Een oordeel geven zou er ook juist voor kunnen zorgen dat het gesprek open wordt gevoerd.

„Uit ons onderzoek bleek eerder al dat ouderen soms helemaal niet dood willen, maar het leven dat ze nu leiden niet meer de moeite waard vinden. Door de discussie aan te gaan kun je ook ontdekken wat voor deze ouderen het leven weer de moeite waard zou maken, dat is waar. Het ís ook goed als erover gepraat wordt, maar dat gesprek breekt in de knop als er snel geoordeeld wordt. Het is heel belangrijk om de oudere de ruimte te geven het onderwerp te bespreken.”

Kon dat diepgaande gesprek ook niet gevoerd worden met een echtgenoot?

„Dat is eigenlijk nog moeilijker. Ik had een interview met een man die vertelde over zijn wens tot zelfbeschikking. Zijn vrouw kwam een paar keer binnen: ‘Jullie doen toch niets onomkeerbaars, hè?’ Logisch, die vrouw was gewoon bang haar man te verliezen.
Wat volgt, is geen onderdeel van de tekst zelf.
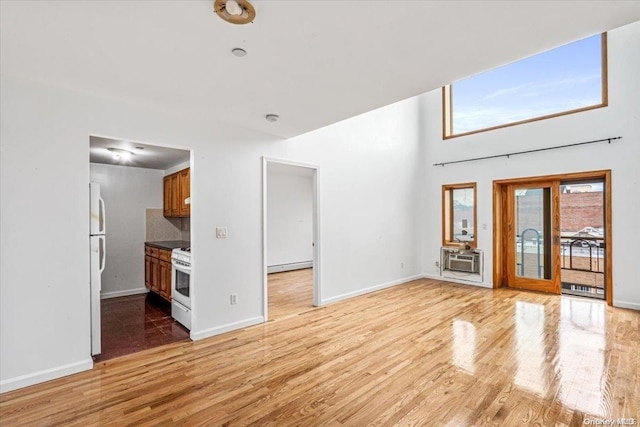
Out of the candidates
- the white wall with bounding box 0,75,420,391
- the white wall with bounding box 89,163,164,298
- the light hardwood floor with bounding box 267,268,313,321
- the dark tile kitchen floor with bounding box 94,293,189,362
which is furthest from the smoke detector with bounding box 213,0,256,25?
the white wall with bounding box 89,163,164,298

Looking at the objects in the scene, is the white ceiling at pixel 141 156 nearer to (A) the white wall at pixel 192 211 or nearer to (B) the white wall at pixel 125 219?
(B) the white wall at pixel 125 219

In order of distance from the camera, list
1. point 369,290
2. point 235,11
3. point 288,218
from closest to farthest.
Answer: point 235,11, point 369,290, point 288,218

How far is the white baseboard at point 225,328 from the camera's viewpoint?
332 cm

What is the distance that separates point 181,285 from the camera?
3.77 m

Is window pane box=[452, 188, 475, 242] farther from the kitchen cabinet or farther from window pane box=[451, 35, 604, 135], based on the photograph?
the kitchen cabinet

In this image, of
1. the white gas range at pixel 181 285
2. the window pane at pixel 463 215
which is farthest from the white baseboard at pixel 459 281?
the white gas range at pixel 181 285

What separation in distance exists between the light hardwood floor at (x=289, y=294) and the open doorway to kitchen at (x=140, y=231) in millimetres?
1322

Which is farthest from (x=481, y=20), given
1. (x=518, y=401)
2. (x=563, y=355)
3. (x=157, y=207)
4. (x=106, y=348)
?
(x=157, y=207)

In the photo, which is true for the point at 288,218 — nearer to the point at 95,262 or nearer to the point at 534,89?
the point at 95,262

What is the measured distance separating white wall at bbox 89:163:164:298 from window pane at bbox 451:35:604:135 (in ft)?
20.4

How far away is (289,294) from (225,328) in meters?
1.82

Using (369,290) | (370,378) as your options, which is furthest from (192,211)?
(369,290)

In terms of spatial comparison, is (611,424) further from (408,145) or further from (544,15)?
(408,145)

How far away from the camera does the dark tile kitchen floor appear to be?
3127mm
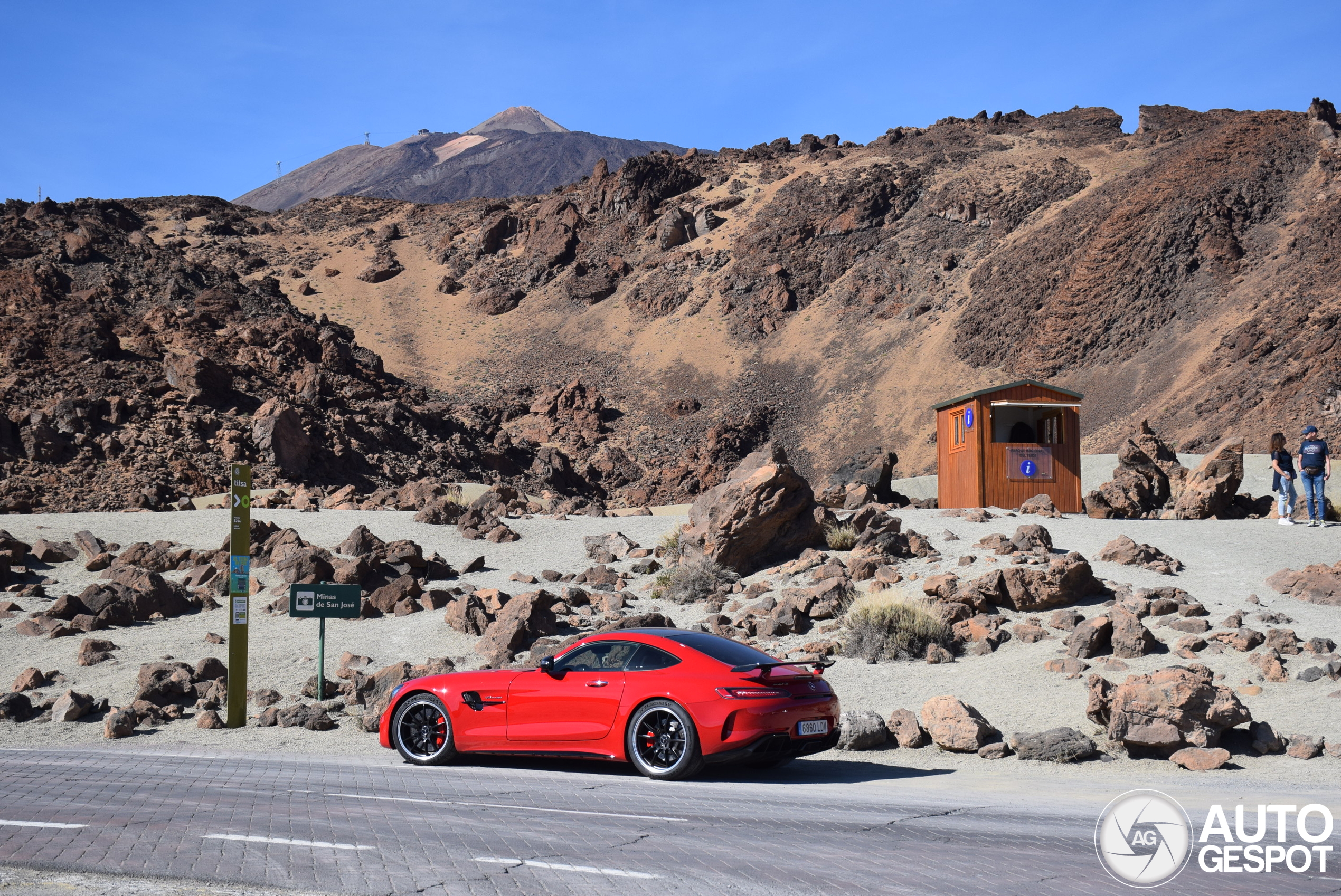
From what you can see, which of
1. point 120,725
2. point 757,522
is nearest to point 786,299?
point 757,522

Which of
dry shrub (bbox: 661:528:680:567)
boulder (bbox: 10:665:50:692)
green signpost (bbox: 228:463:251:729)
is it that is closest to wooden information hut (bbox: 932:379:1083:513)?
dry shrub (bbox: 661:528:680:567)

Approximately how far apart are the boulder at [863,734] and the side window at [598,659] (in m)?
2.93

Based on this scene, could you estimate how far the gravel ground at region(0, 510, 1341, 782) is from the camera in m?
11.5

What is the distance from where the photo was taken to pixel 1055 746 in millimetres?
10273

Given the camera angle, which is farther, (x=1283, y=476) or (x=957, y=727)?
(x=1283, y=476)

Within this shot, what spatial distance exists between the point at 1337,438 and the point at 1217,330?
1513cm

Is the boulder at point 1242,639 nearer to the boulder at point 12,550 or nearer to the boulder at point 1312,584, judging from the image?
the boulder at point 1312,584

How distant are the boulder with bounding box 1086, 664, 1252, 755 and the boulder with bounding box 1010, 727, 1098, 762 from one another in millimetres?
→ 342

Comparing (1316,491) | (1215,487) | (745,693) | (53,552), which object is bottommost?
(745,693)

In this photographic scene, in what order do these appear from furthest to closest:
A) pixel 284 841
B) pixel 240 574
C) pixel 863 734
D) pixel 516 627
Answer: pixel 516 627 < pixel 240 574 < pixel 863 734 < pixel 284 841

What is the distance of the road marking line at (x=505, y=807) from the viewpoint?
274 inches

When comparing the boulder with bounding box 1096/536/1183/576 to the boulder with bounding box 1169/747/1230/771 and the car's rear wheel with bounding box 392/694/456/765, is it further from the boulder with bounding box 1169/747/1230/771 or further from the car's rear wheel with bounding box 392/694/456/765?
the car's rear wheel with bounding box 392/694/456/765

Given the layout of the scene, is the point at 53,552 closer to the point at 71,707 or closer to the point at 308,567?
the point at 308,567

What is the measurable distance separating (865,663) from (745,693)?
6050 millimetres
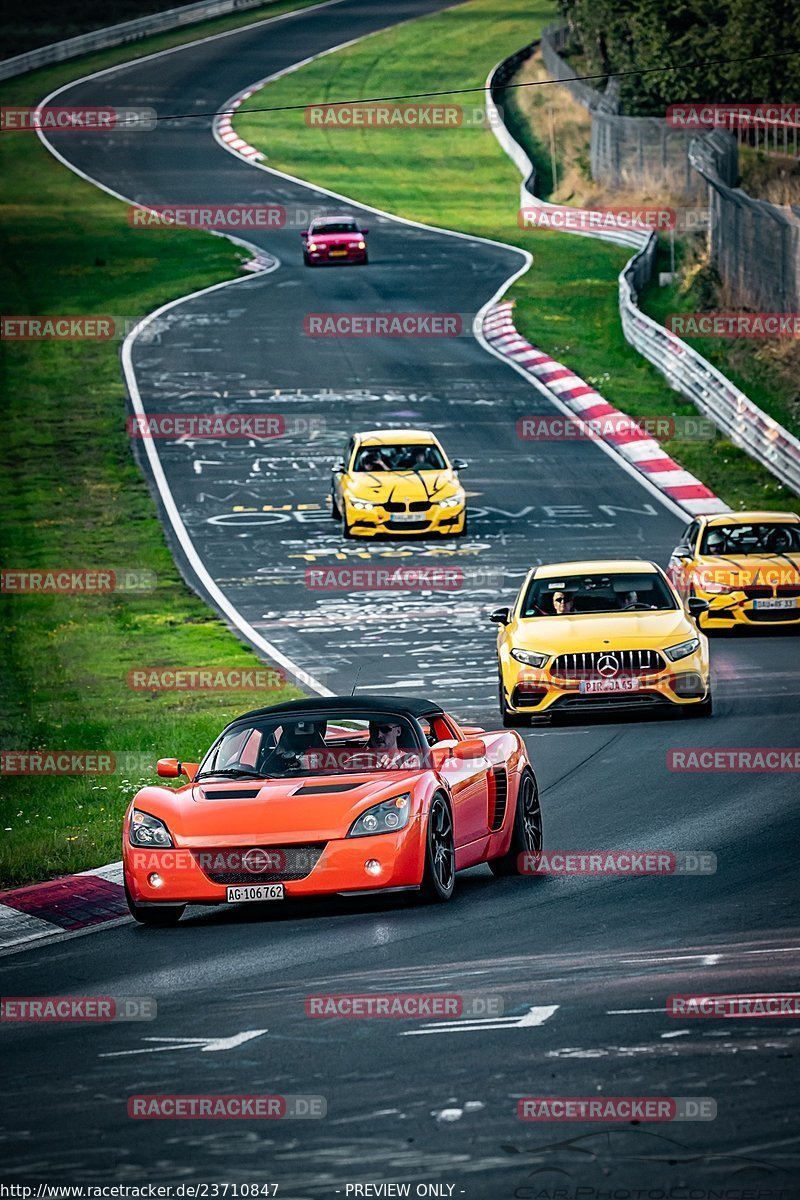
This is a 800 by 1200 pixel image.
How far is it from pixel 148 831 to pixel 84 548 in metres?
19.9

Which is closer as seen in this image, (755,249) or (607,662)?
(607,662)

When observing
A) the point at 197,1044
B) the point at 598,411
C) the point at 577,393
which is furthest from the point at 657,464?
the point at 197,1044

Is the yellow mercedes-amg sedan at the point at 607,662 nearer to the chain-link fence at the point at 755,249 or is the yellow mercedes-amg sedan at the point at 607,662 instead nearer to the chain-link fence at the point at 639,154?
the chain-link fence at the point at 755,249

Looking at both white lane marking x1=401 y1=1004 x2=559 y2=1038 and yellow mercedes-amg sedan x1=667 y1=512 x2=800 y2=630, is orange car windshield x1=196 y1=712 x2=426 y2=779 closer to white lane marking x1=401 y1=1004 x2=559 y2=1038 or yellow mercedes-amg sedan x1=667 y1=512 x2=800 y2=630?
white lane marking x1=401 y1=1004 x2=559 y2=1038

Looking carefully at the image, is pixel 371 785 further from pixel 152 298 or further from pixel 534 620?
pixel 152 298

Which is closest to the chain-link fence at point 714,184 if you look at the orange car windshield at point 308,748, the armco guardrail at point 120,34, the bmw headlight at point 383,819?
the armco guardrail at point 120,34

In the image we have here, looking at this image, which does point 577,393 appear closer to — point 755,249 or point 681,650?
point 755,249

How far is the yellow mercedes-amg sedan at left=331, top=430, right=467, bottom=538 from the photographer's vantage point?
103 feet

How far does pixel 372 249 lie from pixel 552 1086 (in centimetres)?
5316

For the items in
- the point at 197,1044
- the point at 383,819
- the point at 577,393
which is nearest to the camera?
the point at 197,1044

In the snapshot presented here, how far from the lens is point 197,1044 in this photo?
28.7 feet

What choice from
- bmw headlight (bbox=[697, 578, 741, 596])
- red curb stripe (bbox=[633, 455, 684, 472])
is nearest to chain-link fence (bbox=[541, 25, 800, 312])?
red curb stripe (bbox=[633, 455, 684, 472])

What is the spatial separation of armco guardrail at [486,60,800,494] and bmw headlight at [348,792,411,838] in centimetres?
2170

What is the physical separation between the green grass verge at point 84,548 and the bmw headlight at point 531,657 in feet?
9.28
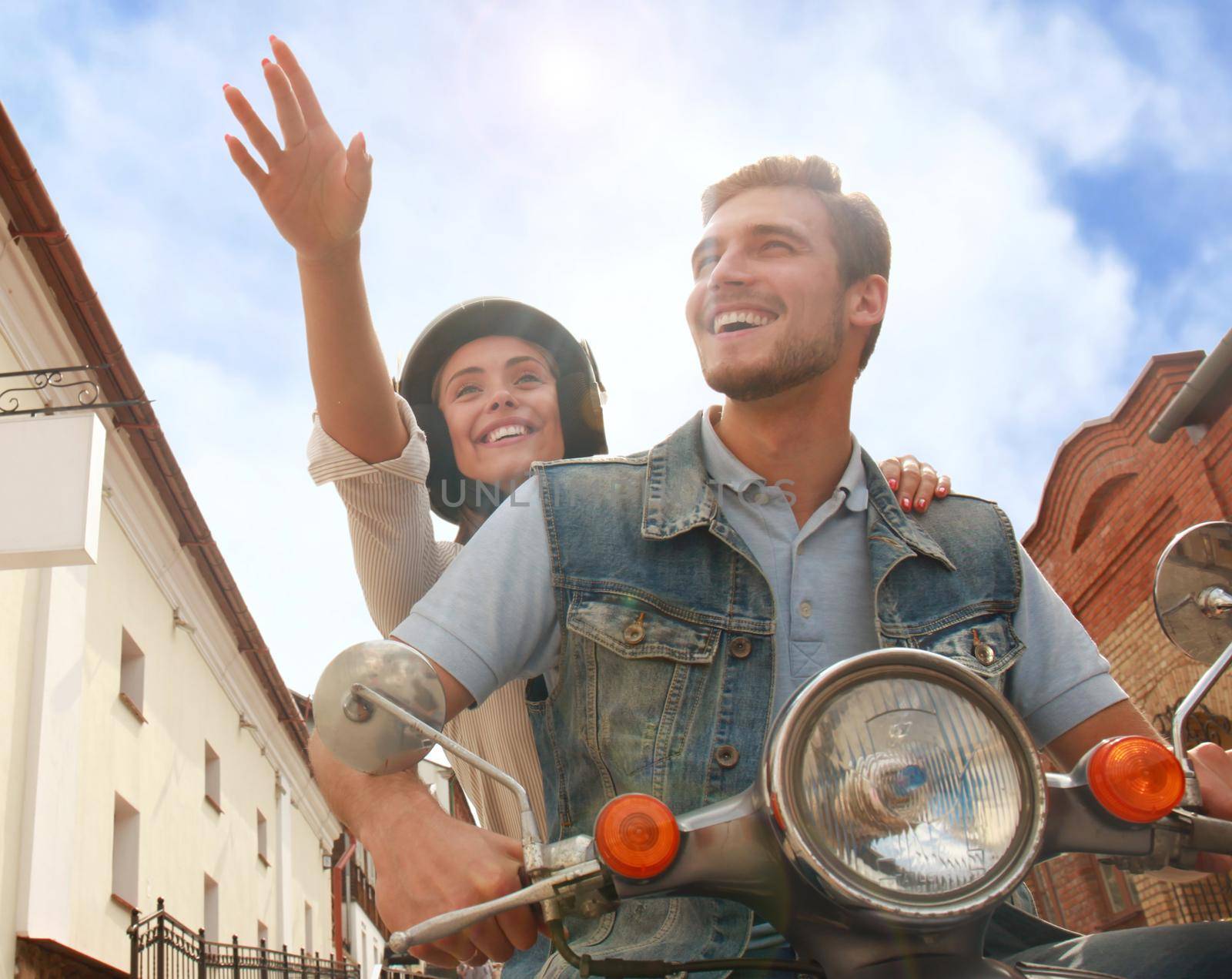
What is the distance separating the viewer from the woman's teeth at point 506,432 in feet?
10.7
Later vertelde de man me dat hij het heel moeilijk vond dit onderwerp te bespreken met zijn vrouw.”

U stelt dat het zelfgekozen levenseinde ten onrechte wordt gepresenteerd als een rationele, weloverwogen en moedige keuze. Wat bedoelt u daarmee?

„In het debat over het vrijwillig levenseinde lijkt het soms alsof het een zwart-wit keuze is van de oudere. Alsof alle voor- en nadelen op een rijtje zijn gezet, en dan een beslissing wordt genomen. Terwijl achter die keuze dus vaak een wereld vol angst en twijfels ligt. Doordat het onderwerp moeilijk bespreekbaar is, wordt het te eenzijdig gezien als een rationele keuze. Dat is het niet. Het is een eenzame worsteling.”